Eales Disease
- PMID: 32644547
- Bookshelf ID: NBK559121
Eales Disease
Excerpt
Eales disease classically presents with repeated vitreous hemorrhage in young adults. It is most commonly found in the Indian subcontinent. It commonly affects the peripheral fundus and is characterized by retinal vasculitis. In the year 1880, it was Sir Henry Eales, who first described the Eales disease in a cluster of young males, as idiopathic obliterative vasculopathy, which presented with recurrent vitreous hemorrhage in association with headache, constipation, and epistaxis.

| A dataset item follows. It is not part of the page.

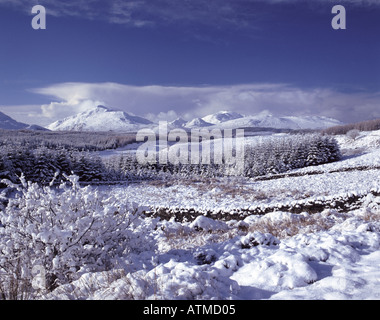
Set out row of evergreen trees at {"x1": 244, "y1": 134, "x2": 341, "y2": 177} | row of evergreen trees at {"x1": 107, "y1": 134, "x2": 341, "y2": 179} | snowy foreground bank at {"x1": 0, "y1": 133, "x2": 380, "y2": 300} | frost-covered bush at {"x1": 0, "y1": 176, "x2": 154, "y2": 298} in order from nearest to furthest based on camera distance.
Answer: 1. snowy foreground bank at {"x1": 0, "y1": 133, "x2": 380, "y2": 300}
2. frost-covered bush at {"x1": 0, "y1": 176, "x2": 154, "y2": 298}
3. row of evergreen trees at {"x1": 107, "y1": 134, "x2": 341, "y2": 179}
4. row of evergreen trees at {"x1": 244, "y1": 134, "x2": 341, "y2": 177}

In such cases of retinal periphlebitis, systemic causes, including tuberculosis and sarcoidosis, should be ruled out. The clinical spectrum of Eales disease is divided into several stages, and the management is determined by the stage of the disease. Management includes intraocular and periocular steroids and oral corticosteroids, which are needed to control the activity of bilateral retinal vasculitis. Laser photocoagulation is needed in stages of retinal ischemia and neovascularization. Cases in which vitreous hemorrhage persists and does not resolve in several months, with or without retinal detachment need vitrectomy, the results of which are quite satisfactory. The role of antitubercular therapy in such cases without any other systemic focus is debatable and needs further evaluation.